Janet Yellen, vice chair of the Board of Governors of the U.S. Federal Reserve System, speaks to an attendee prior to addressing the University of California Berkeley Haas School of Business in Berkeley, California November 13, 2012.
Federal Reserve Chairman Ben Bernanke is expected to retire when the year ends.
Currently, the frontrunners to fill that vacated seat include current Fed Vice Chair Janet Yellen.
Yellen has been one of the more dovish members of the Fed, supporting the rationale for easy monetary policy.
While Yellen is expected to continue Bernanke's policies, some fear that she'll want to keep things easy for too long.
In other words, she's considered a perma-dove.

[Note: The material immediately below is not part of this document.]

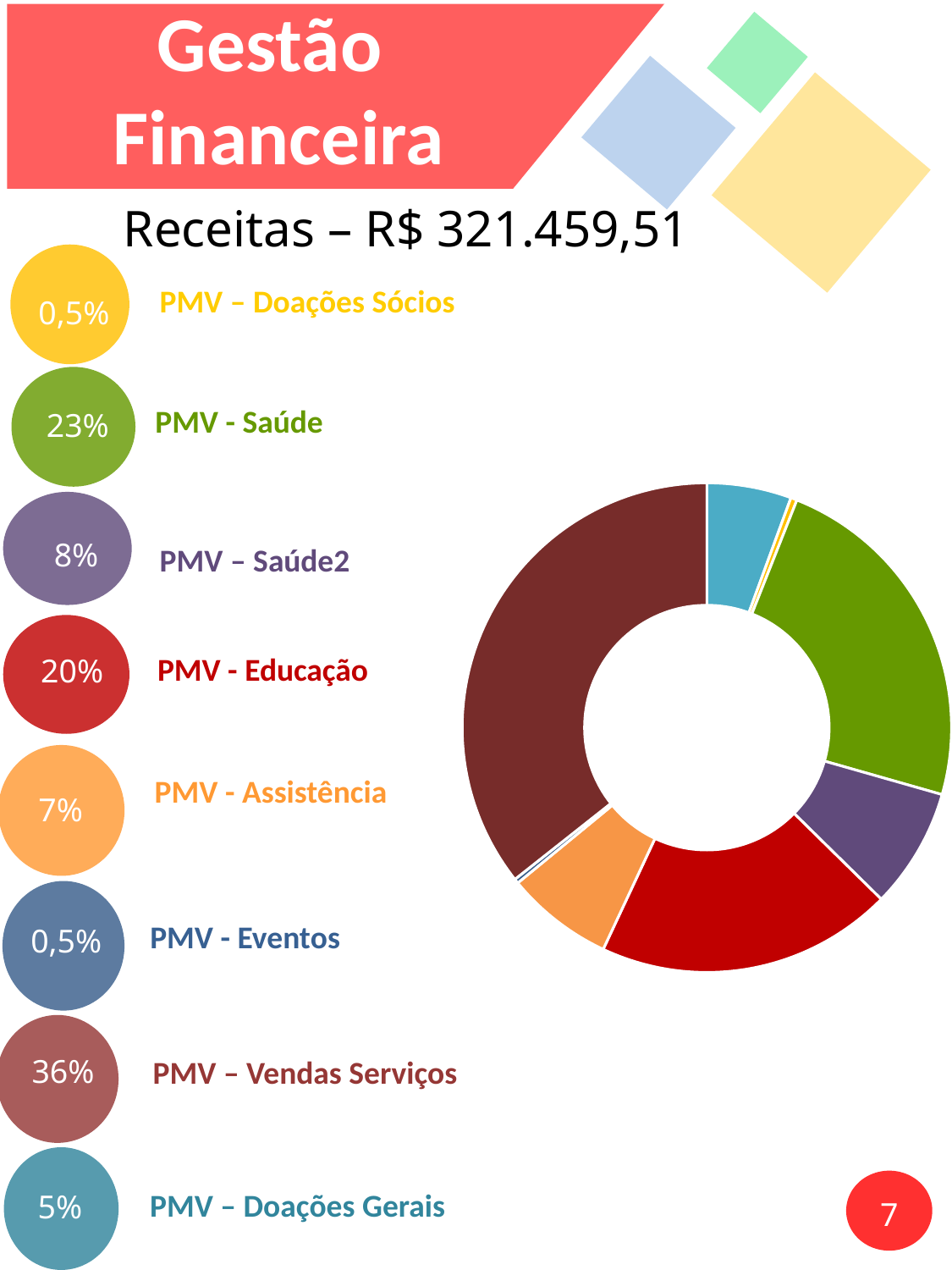
What share of receipts does PMV – Saúde2 represent? 8% Which category has the larger share, PMV - Saúde or PMV - Educação? PMV - Saúde Which two categories each represent 0,5% of receipts? PMV – Doações Sócios and PMV - Eventos What share of receipts does PMV – Doações Gerais represent? 5% What total amount of receipts (Receitas) is stated above the chart? R$ 321.459,51 What is the difference in percentage points between PMV – Vendas Serviços and PMV - Saúde? 13 percentage points What share of receipts does PMV - Saúde represent? 23% How many categories are shown in the chart? 8 What share of receipts does PMV – Vendas Serviços represent? 36% What kind of chart is shown on the slide? Donut (pie) chart Which category has the largest share of receipts? PMV – Vendas Serviços What share of receipts does PMV - Educação represent? 20%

But in a research note to clients on Thursday, Bank of America Merrill Lynch economist Michael Hanson says that's not correct. From his note:
First, Yellen isn’t the perma-dove that some think. She has a centrist’s record through both easing and tightening cycles. When times called for tighter policies, Yellen supported them — she has never cast a dovish dissent. Indeed, former Fed governor Meyer has written that he and Yellen attempted — unsuccessfully — to convince then-Chairman Alan Greenspan to raise rates in the fall of 1996 due to inflationary concerns. She was also early at the Fed in citing risks from the over-heating housing market, which is hardly an “easy at all costs” position.
Yes, Yellen is very much on the dovish side right now, but that is because the economy arguably warrants it: both inflation and employment growth are too low relative to the Fed’s dual mandate. Her position also reflects less conviction of a rapid recovery than many of her Fed peers; a recent WSJ analysis showed Yellen has been the most accurate forecaster on the FOMC since the crisis began.
So she may seem dovish today, but her track record shows that she was hawkish when the Fed needed to be hawkish.